Exercise directions — Search the material below for lines containing the string "sourceMappingURL", and copy every one you find.
__________
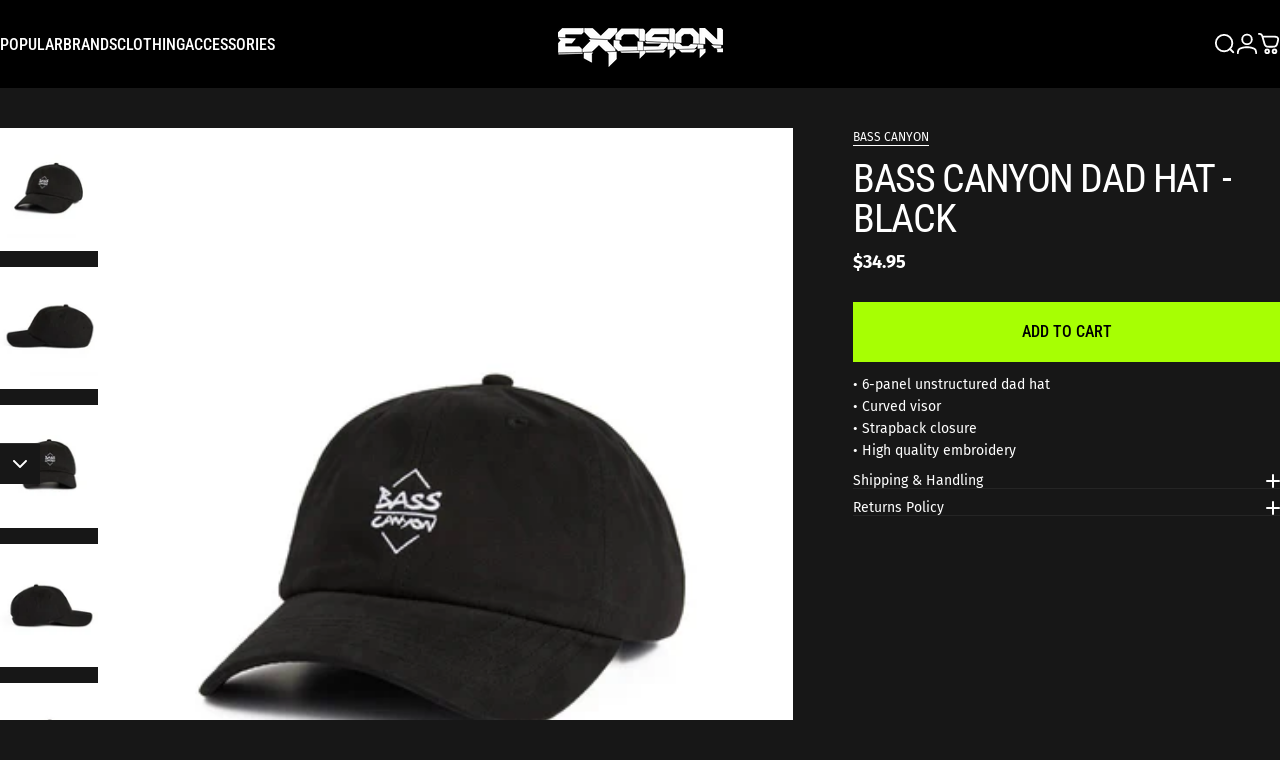

--- FILE ---
content_type: text/css
request_url: https://excisionmerch.com/cdn/shop/t/124/assets/product-reviews.css?v=56559373028553084041767908995
body_size: 349
content:
#shopify-product-reviews{margin:0}#shopify-product-reviews:before,#shopify-product-reviews:after,#shopify-product-reviews :is(.spr-container,.spr-header,.spr-summary):before,#shopify-product-reviews :is(.spr-container,.spr-header,.spr-summary):after{content:none}#shopify-product-reviews .spr-container{margin:0;padding:0;border:none;display:grid;gap:var(--sp-8)}#shopify-product-reviews .spr-header{display:flex;flex-direction:column;align-items:center;text-align:center;gap:var(--sp-6)}#shopify-product-reviews .spr-header-title{margin:0;font-size:var(--title-md);font-weight:var(--font-bold)}#shopify-product-reviews .spr-summary{display:grid;gap:var(--sp-2d5)}#shopify-product-reviews .spr-summary-caption{line-height:1;font-size:var(--text-sm)}#shopify-product-reviews .spr-summary-actions-newreview,#shopify-product-reviews .spr-button-primary{float:none}#shopify-product-reviews .spr-starrating,#shopify-product-reviews .spr-starratings{color:rgb(var(--color-rating));display:flex}#shopify-product-reviews .spr-summary-starrating,#shopify-product-reviews .spr-form-input{gap:var(--sp-1)}#shopify-product-reviews .spr-icon:before{width:auto;font-size:var(--sp-5)}#shopify-product-reviews .spr-icon{font-style:normal;font-size:0;width:auto;height:auto;position:static;display:flex}#shopify-product-reviews .spr-summary .spr-icon:before{font-size:var(--sp-8d5)}#shopify-product-reviews .spr-form-input .spr-icon:before{font-size:var(--sp-6)}#shopify-product-reviews .spr-summary-actions{margin-block-start:var(--sp-7d5)}#shopify-product-reviews .spr-form{border:0;margin:0;padding:var(--sp-5);color:rgb(var(--color-base-text));background-color:rgb(var(--color-base-background));border:1px solid rgb(var(--color-border-light));border-radius:var(--rounded-block)}#shopify-product-reviews .spr-content{display:flex;flex-direction:column;gap:var(--sp-8)}#shopify-product-reviews .spr-reviews{margin:0;display:grid;gap:var(--sp-6)}#shopify-product-reviews .spr-review{margin:0;border:none;display:grid;gap:var(--sp-7d5);padding:var(--sp-5);color:rgb(var(--color-base-text));background-color:rgb(var(--color-base-background));border:1px solid rgb(var(--color-border-light));border-radius:var(--rounded-block)}#shopify-product-reviews .spr-review-content{margin:0}#shopify-product-reviews .spr-review-content-body{font-size:var(--text-base);line-height:1.6}#shopify-product-reviews .spr-review-header{display:grid;gap:var(--sp-2);grid-template:"title rating" "byline byline" /minmax(0,1fr) auto}#shopify-product-reviews .spr-review-header-starratings{grid-area:rating;gap:2px;margin:0}#shopify-product-reviews .spr-review-header-title{grid-area:title;line-height:1;color:inherit;font-size:var(--fluid-base-to-xl)}#shopify-product-reviews .spr-review-header-byline{grid-area:byline;font-size:var(--text-sm);font-style:normal;margin:0;opacity:.6}#shopify-product-reviews .spr-review-header-byline :is(strong,b){font-weight:var(--font-medium)}#shopify-product-reviews .spr-review-header-byline :is(strong,b)~:is(strong,b){font-weight:var(--font-normal)}#shopify-product-reviews .spr-review-reportreview{opacity:.6;font-size:var(--text-xs);line-height:14px;background:linear-gradient(to right,currentColor,currentColor) 0 var(--reversed-link-gap)/0 1px no-repeat;background-position-x:right}#shopify-product-reviews .new-review-form{display:grid;gap:var(--sp-5)}#shopify-product-reviews .spr-form-title{line-height:1;letter-spacing:-.025em;font-size:var(--text-2xl);font-weight:var(--font-bold);margin-block-end:var(--sp-3d5)}#shopify-product-reviews :is(.spr-form-contact-name,.spr-form-contact-email,.spr-form-contact-location,.spr-form-review-rating,.spr-form-review-title,.spr-form-review-body){position:relative;margin:0}#shopify-product-reviews :is(.spr-form-contact,.spr-form-review,.spr-form-actions):before,#shopify-product-reviews :is(.spr-form-contact,.spr-form-review,.spr-form-actions):after{content:none}#shopify-product-reviews .spr-form-label{display:block;margin-block:var(--sp-2d5);font-size:var(--text-base);line-height:1.6;opacity:.6}#shopify-product-reviews .spr-form-message{margin:0;padding:var(--sp-5)}@media screen and (pointer: fine){#shopify-product-reviews .spr-review-reportreview:hover{background-position-x:left;background-size:100% 1px}}@media screen and (min-width: 768px){#shopify-product-reviews .spr-form,#shopify-product-reviews .spr-review{padding:var(--sp-7d5)}}@media screen and (min-width: 1024px){#shopify-product-reviews .spr-container{gap:var(--grid-gap);grid-template-columns:250px minmax(0,1fr)}#shopify-product-reviews .spr-content{gap:var(--sp-12)}#shopify-product-reviews .spr-review{padding:var(--sp-8);padding-block-end:var(--sp-7d5)}#shopify-product-reviews .spr-form{padding:var(--sp-10)}#shopify-product-reviews .spr-form-title{font-size:var(--text-3xl)}#shopify-product-reviews .spr-header{align-items:flex-start;text-align:start}#shopify-product-reviews .spr-summary-actions{margin-block-start:var(--sp-10)}}@media screen and (min-width: 1280px){#shopify-product-reviews .spr-container{grid-template-columns:320px minmax(0,1fr)}#shopify-product-reviews .spr-reviews{grid-template-columns:repeat(2,minmax(0,1fr))}#shopify-product-reviews .spr-form-input .spr-icon:before{font-size:var(--sp-8d5)}}
/*# sourceMappingURL=/cdn/shop/t/124/assets/product-reviews.css.map?v=56559373028553084041767908995 */


--- FILE ---
content_type: text/javascript
request_url: https://excisionmerch.com/cdn/shop/t/124/assets/product-reviews.js?v=180509126338156924131767908995
body_size: -170
content:
theme.transformForm=spr=>{const labels=Array.from(spr.querySelectorAll(".spr-form-label")),buttons=Array.from(spr.querySelectorAll(".spr-form-actions .spr-button"));spr.querySelector(".spr-form-contact")?.classList.add("grid","gap-5","md:grid-cols-2"),spr.querySelector(".spr-form-review")?.classList.add("grid","gap-5"),labels.forEach(label=>{label.control&&(label.className="label is-floating",label.control.placeholder=" ",label.control.tagName==="INPUT"?label.control.className="input is-floating":label.control.tagName==="TEXTAREA"&&(label.control.className="textarea is-floating",label.control.rows=5),label.control.insertAdjacentElement("afterend",label))}),buttons.forEach(button=>{button.classList.add("button","button--primary","button--fixed")})},window.SPRCallbacks={onProductLoad:(_event,params)=>{const spr=document.querySelector(`#shopify-product-reviews[data-id="${params.id}"]`),section=spr.closest(".shopify-section--apps");if(!section)return;const headerTemplate=section.querySelector("#shopify-reviews-custom-header");headerTemplate&&(spr.classList.add("custom-spr"),spr.prepend(headerTemplate.content.cloneNode(!0)))},onReviewsLoad:(_event,params)=>{const spr=document.querySelector(`#shopify-product-reviews[data-id="${params.id}"]`);spr.querySelector(".spr-reviews").childElementCount===0&&(spr.querySelector(".spr-form").style.display="block")},onFormLoad:(_event,params)=>{theme.transformForm(document.querySelector(`#shopify-product-reviews[data-id="${params.id}"]`))},onFormSuccess:(_event,params)=>{document.querySelector(`#shopify-product-reviews[data-id="${params.id}"]`).querySelector(".spr-form-message-success").classList.add("alert","alert--success")},onFormFailure:(_event,params)=>{const spr=document.querySelector(`#shopify-product-reviews[data-id="${params.id}"]`);spr.querySelector(".spr-form-message-error").classList.add("alert","alert--error"),theme.transformForm(spr)}};
//# sourceMappingURL=/cdn/shop/t/124/assets/product-reviews.js.map?v=180509126338156924131767908995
__________
Answer to the exercise —
/*# sourceMappingURL=/cdn/shop/t/124/assets/product-reviews.css.map?v=56559373028553084041767908995 */
//# sourceMappingURL=/cdn/shop/t/124/assets/product-reviews.js.map?v=180509126338156924131767908995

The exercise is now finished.